### EXERCISE AIM
Skip the images and return the records below exactly.

** Start of PROVIDED RECORDS **

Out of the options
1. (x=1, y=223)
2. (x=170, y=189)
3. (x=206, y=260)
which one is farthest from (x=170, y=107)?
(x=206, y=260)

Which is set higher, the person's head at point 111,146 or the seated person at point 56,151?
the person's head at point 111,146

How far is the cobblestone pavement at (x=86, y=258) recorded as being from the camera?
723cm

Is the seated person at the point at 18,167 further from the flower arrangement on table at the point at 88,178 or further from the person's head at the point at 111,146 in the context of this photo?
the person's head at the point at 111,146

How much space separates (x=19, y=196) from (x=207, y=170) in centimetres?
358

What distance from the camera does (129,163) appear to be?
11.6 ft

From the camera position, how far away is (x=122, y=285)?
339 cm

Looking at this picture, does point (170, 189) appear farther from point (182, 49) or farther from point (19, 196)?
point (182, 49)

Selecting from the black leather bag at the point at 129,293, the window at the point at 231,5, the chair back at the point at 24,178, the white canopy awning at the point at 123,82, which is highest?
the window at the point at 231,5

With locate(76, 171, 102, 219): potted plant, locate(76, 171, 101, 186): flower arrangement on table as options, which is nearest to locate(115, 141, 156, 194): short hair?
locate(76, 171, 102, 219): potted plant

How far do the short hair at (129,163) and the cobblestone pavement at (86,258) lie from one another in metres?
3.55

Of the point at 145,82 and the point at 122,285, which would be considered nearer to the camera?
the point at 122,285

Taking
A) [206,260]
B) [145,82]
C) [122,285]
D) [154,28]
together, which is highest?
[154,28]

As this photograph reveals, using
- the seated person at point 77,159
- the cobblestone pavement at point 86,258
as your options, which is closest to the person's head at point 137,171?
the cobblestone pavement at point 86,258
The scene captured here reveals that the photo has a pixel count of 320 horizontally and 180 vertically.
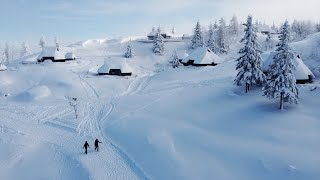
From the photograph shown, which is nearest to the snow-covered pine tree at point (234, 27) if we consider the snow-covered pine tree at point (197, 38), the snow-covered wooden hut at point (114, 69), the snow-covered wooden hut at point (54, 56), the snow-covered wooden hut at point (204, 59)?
the snow-covered pine tree at point (197, 38)

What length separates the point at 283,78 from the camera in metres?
33.9

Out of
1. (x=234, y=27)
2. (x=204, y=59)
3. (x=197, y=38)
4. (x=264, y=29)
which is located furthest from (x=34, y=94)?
(x=264, y=29)

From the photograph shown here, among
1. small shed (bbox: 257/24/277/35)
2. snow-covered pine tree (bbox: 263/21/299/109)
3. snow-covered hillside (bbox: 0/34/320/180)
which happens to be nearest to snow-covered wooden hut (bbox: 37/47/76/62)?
snow-covered hillside (bbox: 0/34/320/180)

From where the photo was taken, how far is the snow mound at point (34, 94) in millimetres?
51050

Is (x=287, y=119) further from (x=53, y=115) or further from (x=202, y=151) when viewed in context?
(x=53, y=115)

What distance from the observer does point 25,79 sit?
6378 centimetres

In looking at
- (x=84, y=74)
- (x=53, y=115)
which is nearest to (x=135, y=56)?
(x=84, y=74)

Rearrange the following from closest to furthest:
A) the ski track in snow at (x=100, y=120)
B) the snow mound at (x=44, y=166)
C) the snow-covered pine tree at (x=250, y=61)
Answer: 1. the snow mound at (x=44, y=166)
2. the ski track in snow at (x=100, y=120)
3. the snow-covered pine tree at (x=250, y=61)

** End of PROVIDED RECORDS **

### WRITTEN ANSWER
Out of the options
1. (x=1, y=223)
2. (x=170, y=189)
3. (x=206, y=260)
which one is farthest from (x=170, y=107)?
(x=206, y=260)

Which is set higher, the person's head at point 111,146 or the seated person at point 56,151?
the person's head at point 111,146

How far is the cobblestone pavement at (x=86, y=258) recorded as being from the camera?
723cm

Is the seated person at the point at 18,167 further from the flower arrangement on table at the point at 88,178 or further from the person's head at the point at 111,146 in the context of this photo?
the person's head at the point at 111,146

How much space separates (x=19, y=196) from (x=207, y=170) in centimetres?
358

What distance from the camera does (129,163) appear to be?
11.6 ft

From the camera position, how far away is (x=122, y=285)?
339 cm

Looking at this picture, does point (170, 189) appear farther from point (182, 49) or farther from point (19, 196)?
point (182, 49)

Selecting from the black leather bag at the point at 129,293, the window at the point at 231,5, the chair back at the point at 24,178, the white canopy awning at the point at 123,82, which is highest?
the window at the point at 231,5

With locate(76, 171, 102, 219): potted plant, locate(76, 171, 101, 186): flower arrangement on table as options, which is nearest to locate(115, 141, 156, 194): short hair?
locate(76, 171, 102, 219): potted plant

How far do the short hair at (129,163) and the cobblestone pavement at (86,258) lie from one another in metres?
3.55

Of the point at 145,82 and the point at 122,285, which would be considered nearer to the camera?
the point at 122,285

Taking
A) [206,260]
B) [145,82]
C) [122,285]
D) [154,28]
together, which is highest?
[154,28]

As this photograph reveals, using
- the seated person at point 77,159
- the cobblestone pavement at point 86,258
as your options, which is closest to the person's head at point 137,171?
the cobblestone pavement at point 86,258
The scene captured here reveals that the photo has a pixel count of 320 horizontally and 180 vertically.
From the photograph shown, which is nearest to the snow-covered pine tree at point (234, 27) if we consider the snow-covered pine tree at point (197, 38), the snow-covered wooden hut at point (114, 69), the snow-covered wooden hut at point (54, 56), the snow-covered wooden hut at point (204, 59)?
the snow-covered pine tree at point (197, 38)

What length separates the point at 283,78 from the camera in metres?
33.9

Out of
1. (x=234, y=27)
2. (x=204, y=59)
3. (x=197, y=38)
4. (x=264, y=29)
which is located furthest from (x=34, y=94)?
(x=264, y=29)

From the photograph shown here, among
1. small shed (bbox: 257/24/277/35)
2. snow-covered pine tree (bbox: 263/21/299/109)
3. snow-covered hillside (bbox: 0/34/320/180)
which happens to be nearest to snow-covered wooden hut (bbox: 37/47/76/62)?
snow-covered hillside (bbox: 0/34/320/180)

From where the photo was taken, how far is the snow mound at point (34, 94) in millimetres?
51050

Is (x=287, y=119) further from (x=53, y=115) or further from (x=202, y=151) when viewed in context?
(x=53, y=115)

What distance from the observer does point 25,79 sit?
6378 centimetres

In looking at
- (x=84, y=74)
- (x=53, y=115)
which is nearest to (x=135, y=56)?
(x=84, y=74)

Rearrange the following from closest to furthest:
A) the ski track in snow at (x=100, y=120)
B) the snow mound at (x=44, y=166)
C) the snow-covered pine tree at (x=250, y=61)
Answer: 1. the snow mound at (x=44, y=166)
2. the ski track in snow at (x=100, y=120)
3. the snow-covered pine tree at (x=250, y=61)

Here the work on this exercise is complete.